How NFS deals with the pending delete problem
The pending delete problem is that in
Unix it's valid to unlink()
a file that you (or someone) has
open()
. If you do this, the processes with the file open must not
lose access to it but the file also needs to vanish from the
filesystem. If you ignore some issues this is easily handled in the
kernel for local filesystems, but when I originally talked about
this, I said that Sun had had to come
up with a different solution for NFS. So let's talk about that.
The problem with pending deletes on NFS is that NFS is a stateless
protocol. The server deliberately doesn't keep track of or even
know whether or not clients have a file open; all it sees is a
stream of requests for a NFS filehandle.
This means that if you tell the server to delete the file, well,
it's going to do that; it has no idea whether or not your client
still has the file open and expects it to keep working.
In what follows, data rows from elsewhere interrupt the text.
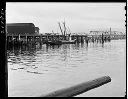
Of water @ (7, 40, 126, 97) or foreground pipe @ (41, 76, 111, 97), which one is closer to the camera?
foreground pipe @ (41, 76, 111, 97)

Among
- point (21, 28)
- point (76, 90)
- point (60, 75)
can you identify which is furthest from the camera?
point (21, 28)

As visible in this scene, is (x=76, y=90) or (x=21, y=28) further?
(x=21, y=28)

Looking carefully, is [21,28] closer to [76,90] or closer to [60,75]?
[60,75]

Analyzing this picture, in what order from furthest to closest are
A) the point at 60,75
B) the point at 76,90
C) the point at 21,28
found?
the point at 21,28, the point at 60,75, the point at 76,90

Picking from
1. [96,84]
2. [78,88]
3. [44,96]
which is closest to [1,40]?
[44,96]

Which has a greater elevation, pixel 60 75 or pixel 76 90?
pixel 76 90

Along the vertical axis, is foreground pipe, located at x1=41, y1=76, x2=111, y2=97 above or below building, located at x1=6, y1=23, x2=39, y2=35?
below

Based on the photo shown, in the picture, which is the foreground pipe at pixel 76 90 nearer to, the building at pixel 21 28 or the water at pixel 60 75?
the water at pixel 60 75

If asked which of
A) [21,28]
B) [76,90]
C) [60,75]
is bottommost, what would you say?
[60,75]

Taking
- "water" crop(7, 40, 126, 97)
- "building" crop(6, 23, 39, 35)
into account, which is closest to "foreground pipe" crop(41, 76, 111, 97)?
"water" crop(7, 40, 126, 97)

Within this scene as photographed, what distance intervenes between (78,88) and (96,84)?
282mm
At the same
time the clients can't not make the file go away when they get told
to; users and programs that do 'unlink(fname)
' are going to get
peeved if it fails with 'file is in use' or if it doesn't actually
go away.
The solution to this conflict is what sometimes gets called 'NFS
silly renames'. When a NFS client is asked to unlink()
a NFS file
that it knows is still in active use, it doesn't tell the server
to delete the file but instead renames it to .nfs<random>
. When
the last process closes the last file descriptor to the theoretically
deleted file, the client kernel finally tells the NFS server to
actually delete the lingering .nfs*
file. This works surprisingly
well and does most of what people expect when they unlink()
an
actively used file.
(One sign that it works very well is that most people who use NFS have never noticed this going on behind the scenes.)
Of course any number of things can go wrong with this scheme in
corner cases (or not so corner cases). The obvious one is that if
the client kernel crashes during this process there's nothing left
to clean up the .nfs*
files. As a result, many NFS servers come
with scripts that run find
on your filesystems to spot any lingering
.nfs*
files that are too old and delete them. Another problem is
that this only works when everything is on the same client; if you
have the file open()
on one client and unlink()
it on another,
well, the second client is just going to tell the server to delete
the file and now the first client has a stale filehandle. Such is life with a stateless
network filesystem; people have learned to live with it.
(Before people get too down on NFS over this issue, I want to say that in general NFS is a remarkably good and successful Unix network filesystem. That it has minor drawbacks in no way detracts from its major successes.)
|
|